| Passage shown |
Published: September 19, 2022
Cars, trucks, SUVs, and other vehicles drive in traffic on the 405 freeway through the Sepulveda Pass in Los Angeles, California, on Aug. 25, 2022.(Image: PATRICK T. FALLON/AFP via Getty Images)

U.S. traffic deaths rose 0.5 percent in the first half of 2022 to 20,175, the highest number killed in the period since 2006, according to an early estimate released by U.S. regulators.

Traffic deaths have jumped after pandemic lockdowns ended as more drivers engaged in unsafe behavior. The National Highway Traffic Safety Administration (NHTSA) said Monday in the second quarter, traffic deaths fell 4.9 percent, the first decline in fatalities after seven consecutive quarters of year-over-year increases in fatalities but still substantially above pre-pandemic levels.

As U.S. roads became less crowded during the pandemic, some motorists perceived police were less likely to issue tickets, experts say, likely resulting in riskier behavior on the roads.

NHTSA research indicates incidents of speeding and traveling without wearing seatbelts were higher than before the pandemic.

In 2021, pedestrians killed jumped 13 percent to 7,342, the most since 1981. The number of people on bicycles who were killed rose 5% to 985, the most since at least 1980, NHTSA said.

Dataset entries

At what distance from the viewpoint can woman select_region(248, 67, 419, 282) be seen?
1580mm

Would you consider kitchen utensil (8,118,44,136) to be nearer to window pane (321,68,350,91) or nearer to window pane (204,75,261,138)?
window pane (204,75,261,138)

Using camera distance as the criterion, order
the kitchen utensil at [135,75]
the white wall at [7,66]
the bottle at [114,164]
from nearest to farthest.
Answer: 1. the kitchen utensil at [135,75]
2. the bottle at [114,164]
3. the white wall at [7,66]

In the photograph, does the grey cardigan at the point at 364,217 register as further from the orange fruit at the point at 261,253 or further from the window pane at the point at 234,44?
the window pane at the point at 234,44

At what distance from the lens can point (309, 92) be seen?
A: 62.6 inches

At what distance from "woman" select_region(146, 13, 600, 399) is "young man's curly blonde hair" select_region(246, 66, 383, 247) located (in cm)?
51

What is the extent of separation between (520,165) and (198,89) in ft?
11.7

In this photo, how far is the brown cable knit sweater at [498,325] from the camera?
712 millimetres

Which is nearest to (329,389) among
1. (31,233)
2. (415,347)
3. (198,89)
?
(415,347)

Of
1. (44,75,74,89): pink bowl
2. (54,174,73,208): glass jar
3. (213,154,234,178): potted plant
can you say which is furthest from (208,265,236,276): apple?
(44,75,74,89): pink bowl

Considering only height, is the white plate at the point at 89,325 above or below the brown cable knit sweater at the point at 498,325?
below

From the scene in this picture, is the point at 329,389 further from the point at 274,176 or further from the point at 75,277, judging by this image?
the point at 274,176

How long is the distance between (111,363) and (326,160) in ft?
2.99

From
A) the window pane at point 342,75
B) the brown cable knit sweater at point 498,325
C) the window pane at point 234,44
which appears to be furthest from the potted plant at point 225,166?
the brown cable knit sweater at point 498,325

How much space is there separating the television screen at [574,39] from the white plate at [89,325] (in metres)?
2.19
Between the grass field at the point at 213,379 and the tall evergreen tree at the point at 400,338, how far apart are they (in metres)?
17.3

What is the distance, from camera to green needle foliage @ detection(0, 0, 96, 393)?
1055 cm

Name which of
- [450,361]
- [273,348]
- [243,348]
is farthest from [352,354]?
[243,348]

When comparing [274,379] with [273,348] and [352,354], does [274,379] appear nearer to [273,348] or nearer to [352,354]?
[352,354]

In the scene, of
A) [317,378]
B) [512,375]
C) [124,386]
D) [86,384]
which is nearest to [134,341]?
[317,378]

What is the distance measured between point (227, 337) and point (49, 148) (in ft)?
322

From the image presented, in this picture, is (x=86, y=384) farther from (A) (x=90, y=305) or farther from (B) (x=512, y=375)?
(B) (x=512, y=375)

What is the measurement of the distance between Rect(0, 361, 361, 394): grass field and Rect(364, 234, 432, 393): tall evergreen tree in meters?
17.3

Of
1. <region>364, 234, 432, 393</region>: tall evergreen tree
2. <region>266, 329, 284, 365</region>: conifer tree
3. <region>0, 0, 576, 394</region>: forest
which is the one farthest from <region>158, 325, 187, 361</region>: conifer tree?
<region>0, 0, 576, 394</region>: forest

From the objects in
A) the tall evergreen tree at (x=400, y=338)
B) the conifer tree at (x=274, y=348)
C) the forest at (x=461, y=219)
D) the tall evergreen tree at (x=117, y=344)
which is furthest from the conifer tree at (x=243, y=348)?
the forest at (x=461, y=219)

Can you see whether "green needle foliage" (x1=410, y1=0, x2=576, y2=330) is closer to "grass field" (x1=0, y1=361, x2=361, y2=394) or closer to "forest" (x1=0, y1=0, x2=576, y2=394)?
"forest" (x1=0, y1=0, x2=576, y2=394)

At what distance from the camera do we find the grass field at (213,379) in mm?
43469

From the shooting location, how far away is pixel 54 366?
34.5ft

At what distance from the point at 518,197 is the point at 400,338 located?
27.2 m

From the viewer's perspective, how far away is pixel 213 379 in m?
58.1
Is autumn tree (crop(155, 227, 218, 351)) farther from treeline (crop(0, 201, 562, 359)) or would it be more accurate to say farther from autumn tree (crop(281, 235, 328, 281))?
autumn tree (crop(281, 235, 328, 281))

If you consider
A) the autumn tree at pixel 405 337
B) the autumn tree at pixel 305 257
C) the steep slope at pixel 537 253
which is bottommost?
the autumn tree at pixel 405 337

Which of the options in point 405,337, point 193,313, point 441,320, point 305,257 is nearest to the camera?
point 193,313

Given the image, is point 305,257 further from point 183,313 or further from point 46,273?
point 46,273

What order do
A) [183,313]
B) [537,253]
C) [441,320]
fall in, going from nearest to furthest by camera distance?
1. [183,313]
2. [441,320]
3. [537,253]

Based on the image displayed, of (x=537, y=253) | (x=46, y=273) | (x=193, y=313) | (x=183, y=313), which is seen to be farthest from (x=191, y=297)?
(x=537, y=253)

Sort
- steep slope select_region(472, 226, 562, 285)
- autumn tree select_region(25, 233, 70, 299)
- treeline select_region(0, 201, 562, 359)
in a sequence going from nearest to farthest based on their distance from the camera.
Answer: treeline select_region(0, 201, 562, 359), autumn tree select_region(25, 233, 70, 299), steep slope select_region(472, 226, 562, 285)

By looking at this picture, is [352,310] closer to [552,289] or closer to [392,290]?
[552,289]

| Task set |
- a) Using the article on U.S. traffic deaths, decide whether each statement agrees with it: (i) Traffic deaths in the first half of 2022 were the highest for that period since 2006. (ii) Traffic deaths rose in the second quarter of 2022. (iii) The number of pedestrians killed in 2021 was the most since 1980. Answer yes or no for each and quote the deciding words.
- b) List every percentage figure that appears in the article on U.S. traffic deaths.
- c) Write a continuation of the article on U.S. traffic deaths, beginning after its last sentence.
The dataset entries are not needed for any task.

| Answers for each item |
- a)
(i) Yes: "the highest number killed in the period since 2006"
(ii) No: "in the second quarter, traffic deaths fell 4.9 percent"
(iii) No: "the most since 1981"

- b) 0.5 percent, 4.9 percent, 13 percent, 5%

- c)
NHTSA lost its administrator earlier this month after Steve Cliff took a senior position with the California Air Resources Board and the agency is being run on an acting basis by its general counsel Ann Carlson, who said despite the second quarter decline “the number of people dying on roads in this country remains a crisis.”

Safety advocacy groups have urged the administration to move quickly to fill NHTSA’s top job, which was never filled under President Donald Trump.

Transportation Secretary Pete Buttigieg told reporters last week the administration is “actively working” to select a nominee to fill NHTSA’s top job.

Buttigieg said the United States needs safer drivers, vehicles, roads and speeds.

“These deaths are preventable, not inevitable, and we should act accordingly,” Buttigieg said on Monday in a statement.